As early as April, Caterpillar management took stock of the COVID-19 situation and trimmed base salary increases and discretionary spending, among other things, to curb costs. Management's proactive steps sat well with investors at a time when Caterpillar's sales were already feeling the pressure.
Unlike other industrial companies that reveal their operational standing quarterly through earnings reports, Caterpillar releases monthly global retail machinery sales growth numbers for the previous three-month rolling period. With the coronavirus lockdowns halting manufacturing activity across all of Caterpillar's key markets (namely mining, construction, and energy sectors), the company's retail sales sank month after month.
It was only in the latter half of 2020 that things started to look up for Caterpillar. The company's third-quarter numbers, although somber, beat analysts' estimates, though Caterpillar did see a sequential improvement in volumes and operating margin.

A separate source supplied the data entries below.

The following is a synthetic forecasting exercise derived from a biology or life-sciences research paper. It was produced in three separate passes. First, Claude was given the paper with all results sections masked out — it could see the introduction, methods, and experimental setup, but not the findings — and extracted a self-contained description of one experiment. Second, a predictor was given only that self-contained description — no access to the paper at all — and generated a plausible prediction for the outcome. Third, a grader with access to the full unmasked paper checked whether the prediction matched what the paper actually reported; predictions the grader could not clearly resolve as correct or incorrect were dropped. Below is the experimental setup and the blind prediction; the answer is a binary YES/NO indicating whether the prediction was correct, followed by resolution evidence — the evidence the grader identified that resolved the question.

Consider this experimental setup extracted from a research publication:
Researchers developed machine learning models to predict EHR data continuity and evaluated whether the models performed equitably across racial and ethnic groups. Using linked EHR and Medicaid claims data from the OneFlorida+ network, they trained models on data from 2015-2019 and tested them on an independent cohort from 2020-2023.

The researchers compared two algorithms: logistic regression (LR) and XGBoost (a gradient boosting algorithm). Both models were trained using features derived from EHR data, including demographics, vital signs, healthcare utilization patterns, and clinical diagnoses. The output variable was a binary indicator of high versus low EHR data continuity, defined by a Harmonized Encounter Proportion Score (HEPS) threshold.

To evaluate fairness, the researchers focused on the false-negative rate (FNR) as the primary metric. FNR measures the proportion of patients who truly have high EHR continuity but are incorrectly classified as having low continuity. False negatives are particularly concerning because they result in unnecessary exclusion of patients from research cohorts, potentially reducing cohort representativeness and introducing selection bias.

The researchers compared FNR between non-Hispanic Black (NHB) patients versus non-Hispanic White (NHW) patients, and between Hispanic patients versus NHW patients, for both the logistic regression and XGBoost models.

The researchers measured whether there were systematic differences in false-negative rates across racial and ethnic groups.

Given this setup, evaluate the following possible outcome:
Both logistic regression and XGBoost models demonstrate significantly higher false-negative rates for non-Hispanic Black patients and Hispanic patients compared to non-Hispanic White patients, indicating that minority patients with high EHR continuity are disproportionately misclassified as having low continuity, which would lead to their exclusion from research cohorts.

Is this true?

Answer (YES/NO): NO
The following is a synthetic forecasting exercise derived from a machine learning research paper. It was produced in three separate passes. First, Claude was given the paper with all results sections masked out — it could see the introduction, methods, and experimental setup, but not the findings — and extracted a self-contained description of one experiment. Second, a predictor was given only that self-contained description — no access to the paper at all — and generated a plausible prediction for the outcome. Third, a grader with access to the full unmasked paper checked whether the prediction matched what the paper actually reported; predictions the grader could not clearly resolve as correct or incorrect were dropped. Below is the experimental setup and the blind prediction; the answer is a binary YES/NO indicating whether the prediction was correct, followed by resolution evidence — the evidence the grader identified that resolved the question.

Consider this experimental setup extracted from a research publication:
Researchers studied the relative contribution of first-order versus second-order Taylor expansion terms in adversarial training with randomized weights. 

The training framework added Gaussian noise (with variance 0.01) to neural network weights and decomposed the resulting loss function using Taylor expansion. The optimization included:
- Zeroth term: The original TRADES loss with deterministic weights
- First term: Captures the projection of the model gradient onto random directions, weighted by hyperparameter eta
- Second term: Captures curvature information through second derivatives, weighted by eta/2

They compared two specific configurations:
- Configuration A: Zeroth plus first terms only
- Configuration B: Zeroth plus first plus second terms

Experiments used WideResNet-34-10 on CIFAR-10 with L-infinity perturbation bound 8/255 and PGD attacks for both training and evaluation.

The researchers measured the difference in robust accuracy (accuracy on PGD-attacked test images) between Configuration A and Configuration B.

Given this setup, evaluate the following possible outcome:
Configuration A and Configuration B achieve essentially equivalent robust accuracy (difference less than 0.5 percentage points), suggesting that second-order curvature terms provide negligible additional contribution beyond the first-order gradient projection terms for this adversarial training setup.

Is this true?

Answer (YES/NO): YES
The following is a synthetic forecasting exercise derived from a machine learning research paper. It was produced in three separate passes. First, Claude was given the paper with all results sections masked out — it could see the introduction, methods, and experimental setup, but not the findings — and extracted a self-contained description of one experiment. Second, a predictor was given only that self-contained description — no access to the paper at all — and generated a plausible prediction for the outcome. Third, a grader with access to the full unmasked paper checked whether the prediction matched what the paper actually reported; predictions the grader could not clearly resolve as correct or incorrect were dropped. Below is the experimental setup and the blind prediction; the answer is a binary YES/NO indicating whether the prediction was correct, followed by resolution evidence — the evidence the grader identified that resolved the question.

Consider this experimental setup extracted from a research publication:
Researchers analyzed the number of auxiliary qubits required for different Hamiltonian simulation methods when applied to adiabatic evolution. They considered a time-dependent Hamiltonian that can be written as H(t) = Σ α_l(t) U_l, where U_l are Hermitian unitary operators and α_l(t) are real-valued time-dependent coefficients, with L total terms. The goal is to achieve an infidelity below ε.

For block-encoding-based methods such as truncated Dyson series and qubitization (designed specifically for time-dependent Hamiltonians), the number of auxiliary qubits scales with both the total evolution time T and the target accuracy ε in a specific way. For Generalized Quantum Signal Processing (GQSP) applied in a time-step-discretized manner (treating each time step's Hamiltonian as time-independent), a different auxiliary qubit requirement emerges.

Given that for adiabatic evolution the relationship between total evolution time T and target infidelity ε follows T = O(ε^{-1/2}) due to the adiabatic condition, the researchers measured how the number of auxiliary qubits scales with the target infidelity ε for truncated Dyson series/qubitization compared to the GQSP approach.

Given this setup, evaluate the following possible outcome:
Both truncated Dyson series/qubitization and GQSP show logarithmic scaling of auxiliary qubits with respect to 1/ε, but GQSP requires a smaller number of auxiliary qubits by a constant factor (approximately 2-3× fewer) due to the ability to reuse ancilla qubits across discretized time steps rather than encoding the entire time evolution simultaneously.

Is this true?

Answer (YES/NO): NO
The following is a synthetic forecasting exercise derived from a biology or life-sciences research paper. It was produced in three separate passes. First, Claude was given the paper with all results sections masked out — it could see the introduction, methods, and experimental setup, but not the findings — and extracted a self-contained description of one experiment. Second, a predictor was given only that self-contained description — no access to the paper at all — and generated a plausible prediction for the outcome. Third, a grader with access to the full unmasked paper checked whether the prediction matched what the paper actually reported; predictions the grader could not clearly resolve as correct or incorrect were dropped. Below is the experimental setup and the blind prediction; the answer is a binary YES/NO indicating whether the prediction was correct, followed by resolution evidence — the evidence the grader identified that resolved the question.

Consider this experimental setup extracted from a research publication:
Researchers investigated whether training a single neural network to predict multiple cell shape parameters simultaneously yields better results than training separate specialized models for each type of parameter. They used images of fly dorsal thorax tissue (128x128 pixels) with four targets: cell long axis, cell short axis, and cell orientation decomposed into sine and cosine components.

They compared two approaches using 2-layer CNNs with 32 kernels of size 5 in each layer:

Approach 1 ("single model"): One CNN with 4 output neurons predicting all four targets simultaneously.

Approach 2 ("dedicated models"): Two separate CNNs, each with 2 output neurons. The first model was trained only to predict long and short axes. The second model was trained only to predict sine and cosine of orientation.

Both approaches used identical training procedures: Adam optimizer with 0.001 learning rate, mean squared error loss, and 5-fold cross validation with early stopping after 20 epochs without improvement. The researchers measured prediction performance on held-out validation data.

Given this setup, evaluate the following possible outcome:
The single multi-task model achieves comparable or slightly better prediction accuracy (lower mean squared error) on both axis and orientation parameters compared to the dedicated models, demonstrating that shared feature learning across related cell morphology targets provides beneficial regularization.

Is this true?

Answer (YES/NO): NO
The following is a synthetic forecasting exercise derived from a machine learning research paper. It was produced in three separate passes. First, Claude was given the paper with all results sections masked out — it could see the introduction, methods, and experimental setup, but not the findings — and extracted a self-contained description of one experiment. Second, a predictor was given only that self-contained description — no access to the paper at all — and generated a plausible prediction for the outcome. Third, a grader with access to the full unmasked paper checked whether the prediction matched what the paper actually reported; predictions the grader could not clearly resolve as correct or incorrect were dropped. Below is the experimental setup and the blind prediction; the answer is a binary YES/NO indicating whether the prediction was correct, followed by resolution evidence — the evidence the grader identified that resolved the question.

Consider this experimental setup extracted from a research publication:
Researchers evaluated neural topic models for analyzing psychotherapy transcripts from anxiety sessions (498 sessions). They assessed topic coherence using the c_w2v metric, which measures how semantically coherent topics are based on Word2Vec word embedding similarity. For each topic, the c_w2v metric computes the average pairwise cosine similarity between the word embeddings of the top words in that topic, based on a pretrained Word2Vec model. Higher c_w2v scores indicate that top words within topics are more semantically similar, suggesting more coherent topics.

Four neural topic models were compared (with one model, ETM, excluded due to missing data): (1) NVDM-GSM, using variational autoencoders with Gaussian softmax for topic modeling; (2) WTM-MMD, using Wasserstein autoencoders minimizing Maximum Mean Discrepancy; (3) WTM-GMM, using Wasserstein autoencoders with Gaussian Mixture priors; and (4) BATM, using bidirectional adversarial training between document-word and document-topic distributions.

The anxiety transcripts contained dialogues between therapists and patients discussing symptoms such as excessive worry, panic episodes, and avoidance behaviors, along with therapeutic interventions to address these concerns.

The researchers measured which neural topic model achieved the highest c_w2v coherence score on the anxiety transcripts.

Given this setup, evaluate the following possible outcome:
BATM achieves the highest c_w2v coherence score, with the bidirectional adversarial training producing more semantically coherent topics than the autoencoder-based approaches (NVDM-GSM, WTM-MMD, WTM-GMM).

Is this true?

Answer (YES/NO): NO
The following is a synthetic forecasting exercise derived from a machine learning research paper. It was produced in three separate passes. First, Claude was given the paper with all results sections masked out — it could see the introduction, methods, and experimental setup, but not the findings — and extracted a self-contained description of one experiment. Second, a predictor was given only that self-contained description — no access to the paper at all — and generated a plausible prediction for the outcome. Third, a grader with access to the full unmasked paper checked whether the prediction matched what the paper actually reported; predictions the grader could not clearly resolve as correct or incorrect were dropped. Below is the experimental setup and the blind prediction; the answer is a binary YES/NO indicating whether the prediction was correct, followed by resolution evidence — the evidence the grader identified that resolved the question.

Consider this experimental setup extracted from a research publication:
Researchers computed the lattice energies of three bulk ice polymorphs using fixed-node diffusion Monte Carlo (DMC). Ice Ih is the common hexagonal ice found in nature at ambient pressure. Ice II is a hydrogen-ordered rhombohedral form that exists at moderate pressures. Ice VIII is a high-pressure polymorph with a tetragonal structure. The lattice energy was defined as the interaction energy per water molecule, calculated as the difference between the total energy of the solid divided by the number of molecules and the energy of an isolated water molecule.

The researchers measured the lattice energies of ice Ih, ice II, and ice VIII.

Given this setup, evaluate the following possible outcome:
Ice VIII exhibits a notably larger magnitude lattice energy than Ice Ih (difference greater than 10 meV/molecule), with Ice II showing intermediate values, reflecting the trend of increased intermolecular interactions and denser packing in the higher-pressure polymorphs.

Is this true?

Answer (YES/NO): NO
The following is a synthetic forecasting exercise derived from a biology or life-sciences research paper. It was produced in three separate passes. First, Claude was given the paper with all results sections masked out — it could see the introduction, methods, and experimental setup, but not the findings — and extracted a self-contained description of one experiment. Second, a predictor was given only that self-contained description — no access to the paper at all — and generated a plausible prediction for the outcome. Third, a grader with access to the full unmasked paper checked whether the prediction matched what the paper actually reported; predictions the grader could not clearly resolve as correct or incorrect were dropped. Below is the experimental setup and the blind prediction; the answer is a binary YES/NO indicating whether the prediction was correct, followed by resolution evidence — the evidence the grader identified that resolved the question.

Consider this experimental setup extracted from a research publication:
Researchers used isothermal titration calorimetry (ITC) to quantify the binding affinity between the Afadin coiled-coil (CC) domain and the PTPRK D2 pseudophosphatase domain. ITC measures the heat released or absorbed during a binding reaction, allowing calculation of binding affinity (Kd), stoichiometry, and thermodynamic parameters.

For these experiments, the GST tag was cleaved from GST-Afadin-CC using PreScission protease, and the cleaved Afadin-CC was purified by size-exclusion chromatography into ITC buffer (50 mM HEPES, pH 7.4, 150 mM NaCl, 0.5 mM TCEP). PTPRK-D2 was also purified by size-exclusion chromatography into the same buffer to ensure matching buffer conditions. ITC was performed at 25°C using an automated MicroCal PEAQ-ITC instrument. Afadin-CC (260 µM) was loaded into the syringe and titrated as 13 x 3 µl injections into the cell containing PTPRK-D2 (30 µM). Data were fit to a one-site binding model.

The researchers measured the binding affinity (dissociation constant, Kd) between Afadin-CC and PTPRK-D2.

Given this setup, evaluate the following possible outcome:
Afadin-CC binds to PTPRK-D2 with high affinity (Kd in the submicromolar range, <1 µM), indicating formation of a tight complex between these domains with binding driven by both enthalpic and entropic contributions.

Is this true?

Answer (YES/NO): NO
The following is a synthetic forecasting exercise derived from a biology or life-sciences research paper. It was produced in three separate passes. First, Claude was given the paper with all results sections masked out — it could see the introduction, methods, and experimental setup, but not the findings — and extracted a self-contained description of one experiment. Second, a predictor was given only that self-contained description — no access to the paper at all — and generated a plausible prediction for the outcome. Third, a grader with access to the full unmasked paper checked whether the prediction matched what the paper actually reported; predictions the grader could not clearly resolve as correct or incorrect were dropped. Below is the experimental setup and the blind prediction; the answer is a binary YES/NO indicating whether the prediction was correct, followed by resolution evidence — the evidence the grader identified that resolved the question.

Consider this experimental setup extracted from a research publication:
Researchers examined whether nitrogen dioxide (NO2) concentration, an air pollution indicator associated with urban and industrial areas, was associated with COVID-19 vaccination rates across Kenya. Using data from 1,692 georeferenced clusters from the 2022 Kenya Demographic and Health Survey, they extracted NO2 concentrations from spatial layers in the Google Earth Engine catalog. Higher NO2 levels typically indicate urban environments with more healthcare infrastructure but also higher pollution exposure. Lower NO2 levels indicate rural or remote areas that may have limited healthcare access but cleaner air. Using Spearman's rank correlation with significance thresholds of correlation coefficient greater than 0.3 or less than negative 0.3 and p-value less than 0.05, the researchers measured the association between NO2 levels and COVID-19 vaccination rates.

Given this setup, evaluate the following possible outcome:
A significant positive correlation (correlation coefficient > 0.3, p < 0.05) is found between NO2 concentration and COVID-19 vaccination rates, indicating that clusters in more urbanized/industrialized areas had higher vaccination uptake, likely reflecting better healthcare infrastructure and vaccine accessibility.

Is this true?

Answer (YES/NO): YES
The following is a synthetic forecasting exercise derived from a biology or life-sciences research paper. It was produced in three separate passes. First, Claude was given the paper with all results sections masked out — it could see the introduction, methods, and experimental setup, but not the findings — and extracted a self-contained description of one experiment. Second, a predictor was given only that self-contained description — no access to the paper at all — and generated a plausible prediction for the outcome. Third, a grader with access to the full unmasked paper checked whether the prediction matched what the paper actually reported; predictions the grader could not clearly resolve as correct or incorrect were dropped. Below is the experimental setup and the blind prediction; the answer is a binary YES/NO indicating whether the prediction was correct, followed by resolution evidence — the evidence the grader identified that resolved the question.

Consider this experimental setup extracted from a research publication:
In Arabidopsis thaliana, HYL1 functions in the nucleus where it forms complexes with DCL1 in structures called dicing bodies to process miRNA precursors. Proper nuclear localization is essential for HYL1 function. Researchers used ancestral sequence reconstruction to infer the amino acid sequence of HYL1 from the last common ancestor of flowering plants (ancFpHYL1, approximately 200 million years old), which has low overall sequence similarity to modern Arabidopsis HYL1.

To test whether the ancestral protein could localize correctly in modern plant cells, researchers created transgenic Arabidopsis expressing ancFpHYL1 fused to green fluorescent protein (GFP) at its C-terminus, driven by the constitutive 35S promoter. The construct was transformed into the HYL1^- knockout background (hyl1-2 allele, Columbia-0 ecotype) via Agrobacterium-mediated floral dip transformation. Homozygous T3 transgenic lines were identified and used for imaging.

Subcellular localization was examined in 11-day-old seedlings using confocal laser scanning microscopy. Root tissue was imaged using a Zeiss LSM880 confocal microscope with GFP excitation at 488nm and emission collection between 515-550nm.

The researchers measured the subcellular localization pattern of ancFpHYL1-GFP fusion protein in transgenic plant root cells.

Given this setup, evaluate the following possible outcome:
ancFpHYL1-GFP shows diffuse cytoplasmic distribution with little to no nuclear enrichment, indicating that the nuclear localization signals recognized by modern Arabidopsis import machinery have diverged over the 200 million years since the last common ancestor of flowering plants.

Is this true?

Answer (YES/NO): NO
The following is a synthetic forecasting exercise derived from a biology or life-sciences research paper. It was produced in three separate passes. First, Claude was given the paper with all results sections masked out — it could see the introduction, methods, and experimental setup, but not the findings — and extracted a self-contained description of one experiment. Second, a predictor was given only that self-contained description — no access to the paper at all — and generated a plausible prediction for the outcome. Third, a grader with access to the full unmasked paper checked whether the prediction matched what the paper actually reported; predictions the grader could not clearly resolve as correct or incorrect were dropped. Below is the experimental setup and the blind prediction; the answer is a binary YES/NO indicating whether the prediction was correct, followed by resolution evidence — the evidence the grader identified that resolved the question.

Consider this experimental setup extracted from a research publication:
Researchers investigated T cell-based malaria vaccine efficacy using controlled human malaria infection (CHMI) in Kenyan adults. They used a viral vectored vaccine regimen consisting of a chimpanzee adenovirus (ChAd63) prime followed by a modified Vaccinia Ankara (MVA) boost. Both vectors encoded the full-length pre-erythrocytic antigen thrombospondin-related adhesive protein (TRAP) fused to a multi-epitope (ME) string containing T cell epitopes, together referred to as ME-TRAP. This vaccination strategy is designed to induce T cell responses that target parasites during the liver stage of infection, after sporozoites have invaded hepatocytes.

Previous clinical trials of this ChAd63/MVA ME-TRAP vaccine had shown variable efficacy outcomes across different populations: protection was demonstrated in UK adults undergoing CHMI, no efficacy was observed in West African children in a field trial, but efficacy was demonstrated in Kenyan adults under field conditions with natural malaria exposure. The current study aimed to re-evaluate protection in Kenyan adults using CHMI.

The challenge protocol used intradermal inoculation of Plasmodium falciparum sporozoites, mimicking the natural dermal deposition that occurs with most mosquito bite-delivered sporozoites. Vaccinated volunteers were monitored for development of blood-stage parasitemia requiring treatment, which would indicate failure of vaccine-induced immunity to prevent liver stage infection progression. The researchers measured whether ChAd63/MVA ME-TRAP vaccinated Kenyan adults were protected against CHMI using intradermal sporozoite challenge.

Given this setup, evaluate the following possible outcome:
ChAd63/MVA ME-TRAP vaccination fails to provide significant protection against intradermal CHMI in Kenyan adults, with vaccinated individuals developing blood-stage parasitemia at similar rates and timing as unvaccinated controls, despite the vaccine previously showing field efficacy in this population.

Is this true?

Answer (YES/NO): YES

More importantly, during Caterpillar's Q3 earnings call, management reiterated how its dividend "remains a high priority through all economic cycles" and that it expects to increase the dividend in 2021. That put to rest all concerns about a potential dividend cut and confirmed that Caterpillar is keen to maintain its Dividend Aristocrat status -- the company has increased dividends every year for the last 27 consecutive years.
Caterpillar also agreed to acquire the oil and gas division from The Weir Group in October in an all-cash deal worth $405 million even as oil prices collapsed and the energy sector struggled. The development reinforced our perception of Caterpillar management's agility and ability to grab opportunities amid challenges.
Meanwhile, the presidential election in the U.S. proved to be a big catalyst for Caterpillar shares. As Joe Biden looked set to assume the presidency, hopes of a long-overdue infrastructure plan finally seeing the light of the day peaked. As the world's largest construction-equipment manufacturer, Caterpillar is seen to be a major beneficiary of any uptick in the infrastructure sector.
To top it all off, encouraging developments around a coronavirus vaccine in late 2020 ensured continued momentum in Caterpillar shares in anticipation of an economic recovery and better days ahead for the cyclical stock.
Caterpillar shares have already gained 8.4% so far this year, as of this writing, as hopes of an infrastructure stimulus bill have gained further traction. Given how 2021 has started, Caterpillar is a must-add stock to your watchlist.